[Image-caption web data]
[Start of Attachment]

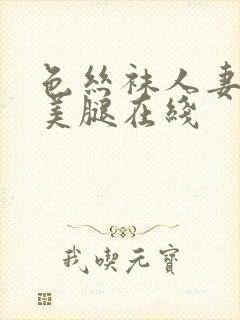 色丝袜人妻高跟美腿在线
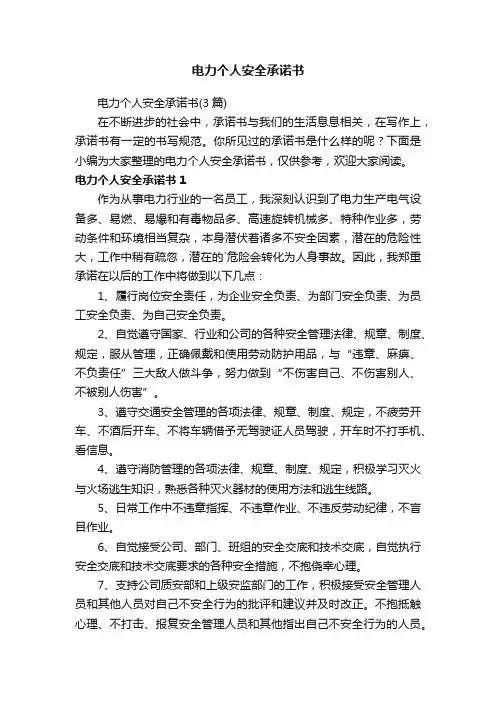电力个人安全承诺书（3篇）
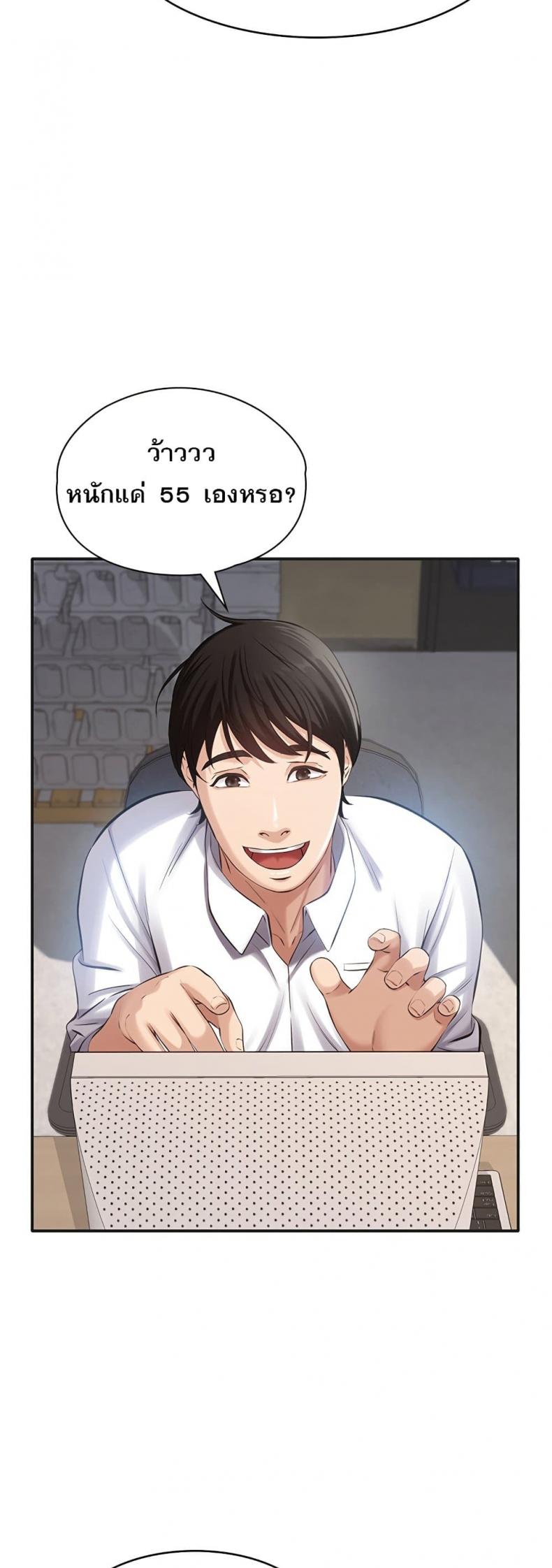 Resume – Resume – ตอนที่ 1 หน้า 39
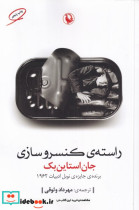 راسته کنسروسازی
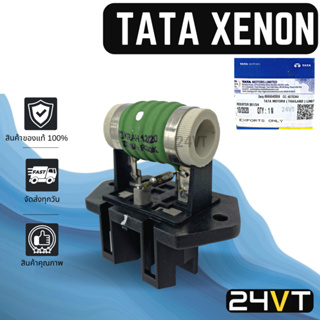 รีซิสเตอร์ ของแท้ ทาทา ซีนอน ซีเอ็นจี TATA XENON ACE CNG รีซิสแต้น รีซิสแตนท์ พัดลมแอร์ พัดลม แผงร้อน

[End of Attachment]
[Start of Attachment]

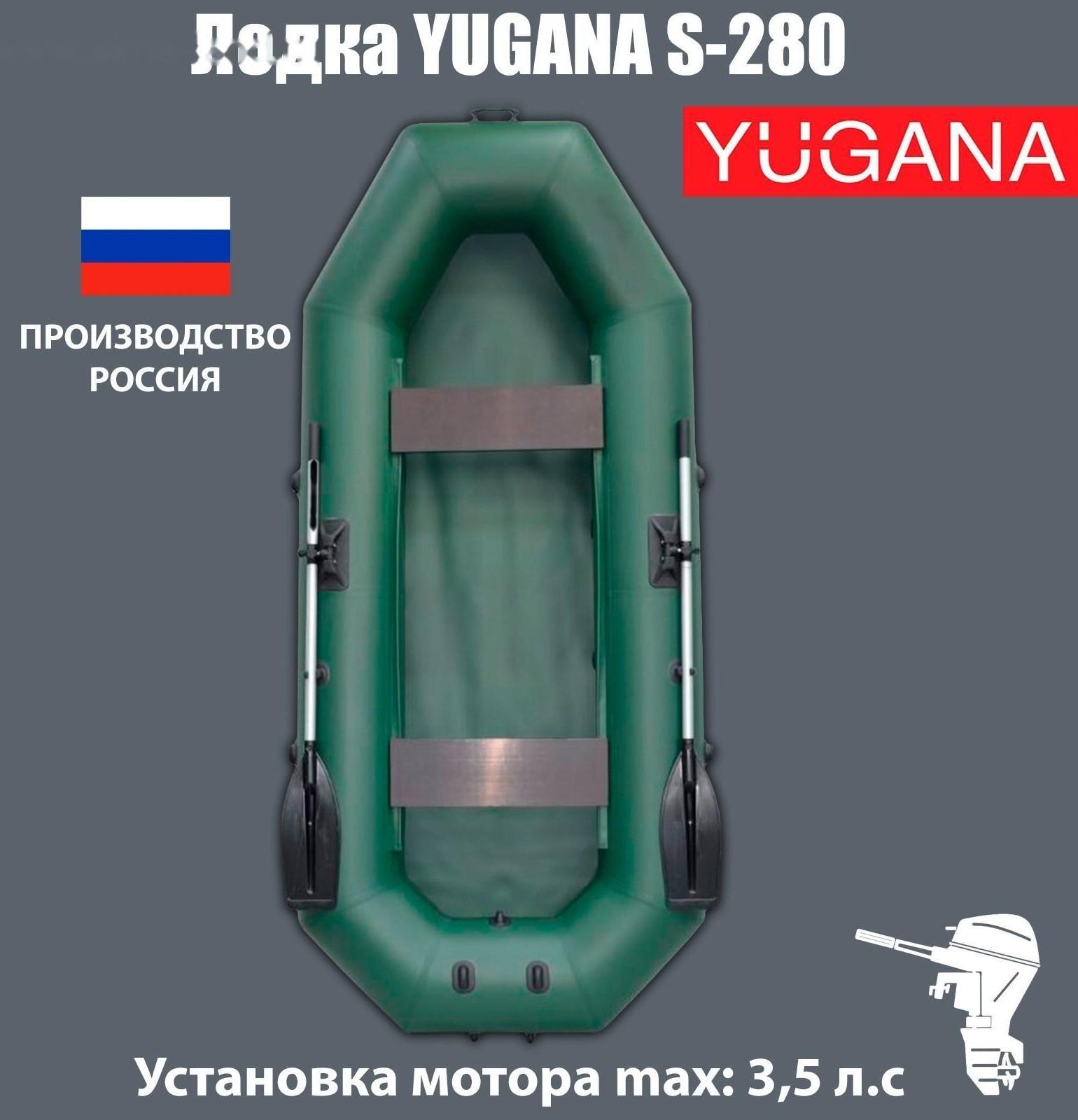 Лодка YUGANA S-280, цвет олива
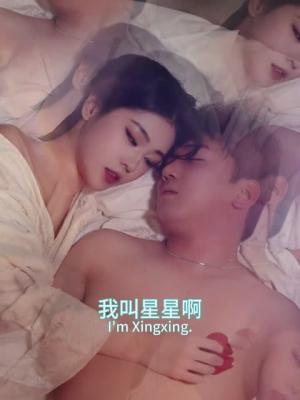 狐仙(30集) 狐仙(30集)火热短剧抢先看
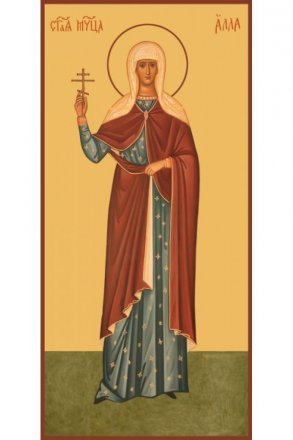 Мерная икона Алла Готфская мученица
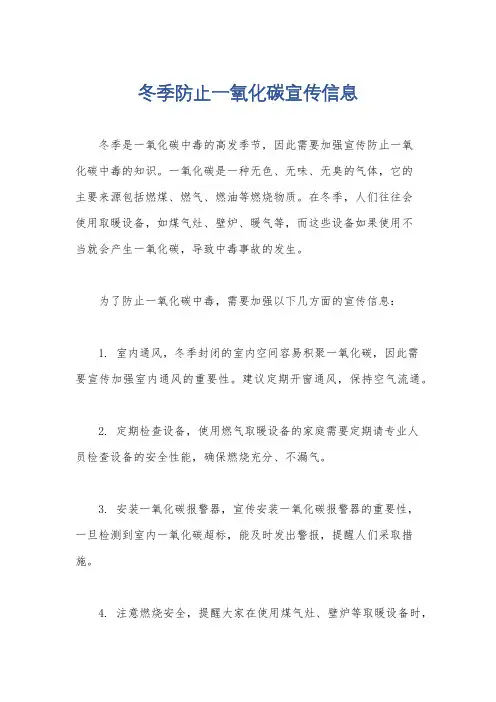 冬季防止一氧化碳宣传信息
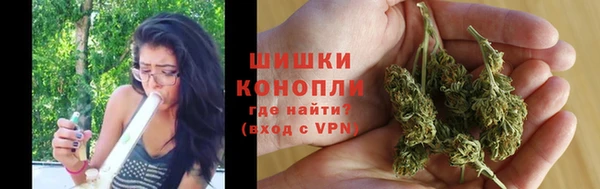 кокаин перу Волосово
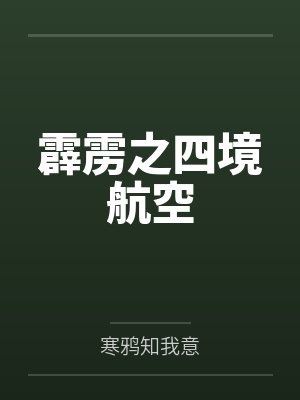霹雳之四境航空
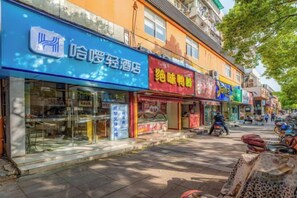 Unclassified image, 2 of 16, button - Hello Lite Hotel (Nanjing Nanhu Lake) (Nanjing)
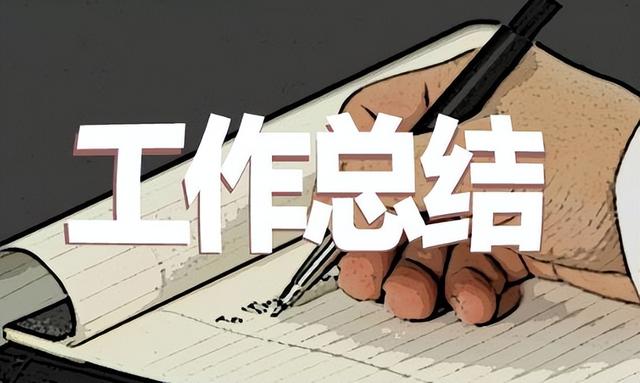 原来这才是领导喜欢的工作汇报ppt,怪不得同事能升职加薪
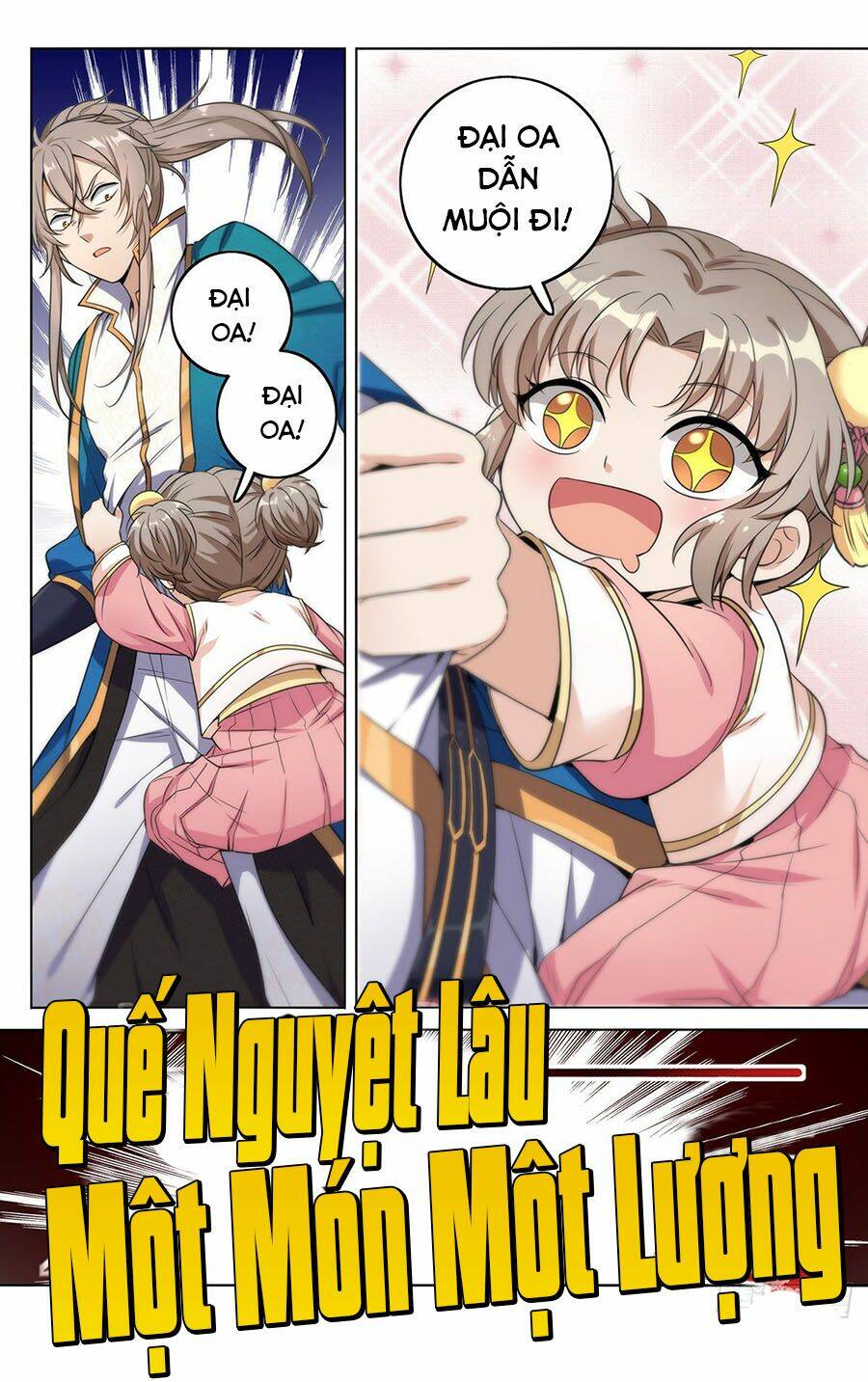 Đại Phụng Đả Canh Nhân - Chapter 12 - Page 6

[End of Attachment]

• [Required action]: Leave out every picture, and copy exactly the lines above starting at the one holding "色丝袜人妻高跟美腿在线" and ending at the one holding "รีซิสเตอร์ ของแท้ ทาทา", no more and no less.

• [Response]:
 色丝袜人妻高跟美腿在线
电力个人安全承诺书（3篇）
 Resume – Resume – ตอนที่ 1 หน้า 39
 راسته کنسروسازی
 รีซิสเตอร์ ของแท้ ทาทา ซีนอน ซีเอ็นจี TATA XENON ACE CNG รีซิสแต้น รีซิสแตนท์ พัดลมแอร์ พัดลม แผงร้อน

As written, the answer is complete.